Faith staggered erect, her legs straining under the weight of her own body. The cryo-tube was supposed to electrically stimulate her muscles and assure they wouldn’t atrophy, but she could tell she hadn’t used her legs in quite some time. With each step, it seemed like someone was driving sharp nails into her calves and thighs.
She caught her reflection in one of the cryo-tubes and for a moment, her features seemed superimposed over the dormant person inside the cylinder. She didn’t like what she was seeing. She must’ve lost about 10 pounds since she slipped into the tube, the bones of her face outlined sharply under the skin. She looked gaunt and haunted, the mileage catching up with her beauty. She was only 29, but the last decade hadn’t been a cakewalk.
Her attention shifted from her face to the tattoos that shimmered over her body, a mixture of strange glyphs and numbers. They flickered and kept changing shape as she flexed her muscles. Each tattoo contained a series of three digital images that were randomly projected under her skin. Souvenirs of her own rough past. For a moment, she marveled at the images — a fierce dragon becoming a Chinese symbol of peace, only to make way for a police badge with a waxy death’s head at its center. Images that once meant so much to her but now didn’t seem to belong on her body. Time had made them lose their meaning.
Faith kept walking. Her footsteps echoed through the vast, cavernous chamber. The only other sound was the incessant thrumming of hyper-drive engines beneath her bare feet, the spaceship’s faint yet steady heartbeat.
She tried not to stare at the walls of dormant people as she passed them. Even though these space travelers were asleep and not dead, she couldn't shake the feeling of being inside a giant mausoleum. Surrounded by hundreds of people, yet utterly alone, she felt a crushing, almost paralyzing, sense of loneliness descend over her. The colonists looked like ghosts trapped i
n icy limbo. Faith realized she had been one of them only minutes earlier and a shiver crawled up her spine. Cryo-stasis might the cheapest way to space travel but it sure as hell wasn’t her favorite way.

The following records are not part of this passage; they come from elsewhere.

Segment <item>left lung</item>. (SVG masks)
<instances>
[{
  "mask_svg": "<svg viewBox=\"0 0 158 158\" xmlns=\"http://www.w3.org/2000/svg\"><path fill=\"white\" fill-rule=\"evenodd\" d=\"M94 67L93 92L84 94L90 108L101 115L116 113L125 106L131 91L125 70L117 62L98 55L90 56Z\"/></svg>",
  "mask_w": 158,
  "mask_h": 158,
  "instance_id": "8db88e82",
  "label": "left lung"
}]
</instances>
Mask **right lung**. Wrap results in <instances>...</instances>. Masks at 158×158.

Faith approached a door in the bulkhead. It whooshed open, sensors responding to her presence. She stepped into the adjoining chamber that was dominated by an observation window and stole a glance outside. For a moment she could only stare, overwhelmed by the sight that awaited her. To behold the infinity of glittering stars was to experience both awe and fear. The darkness of deep space loomed, a perfect void. In her mind’s eye she could picture the Orion, a million tons of titanium, gliding through the vast nothingness beyond the observation window, nuclear thrusters the size of football fields roaring like incandescent, plasma-powered miniature suns.
They were a long way from their final destination and, once again, Faith wondered why she was awake. Gripped by a growing sense of foreboding, she suddenly wasn’t sure she wanted to know the answer.
CHAPTER 2
FAITH STUMBLED INTO a shower area. Sensors registered her presence and steaming water engulfed her. She sighed, her body responding to the hot stream with pleasure. She basked in the sensation, the water streaming down her form washing away the residue of the various cryo gases. After 10 minutes she felt dizzy and instructed the computer to kill the furious spray. She stumbled out of the shower and a blast of hot air enveloped her body and hair.
Still a bit groggy but sporting a happy, satisfied smile, she approached a giant wall of lockers. Her personal belongings were kept in one of them.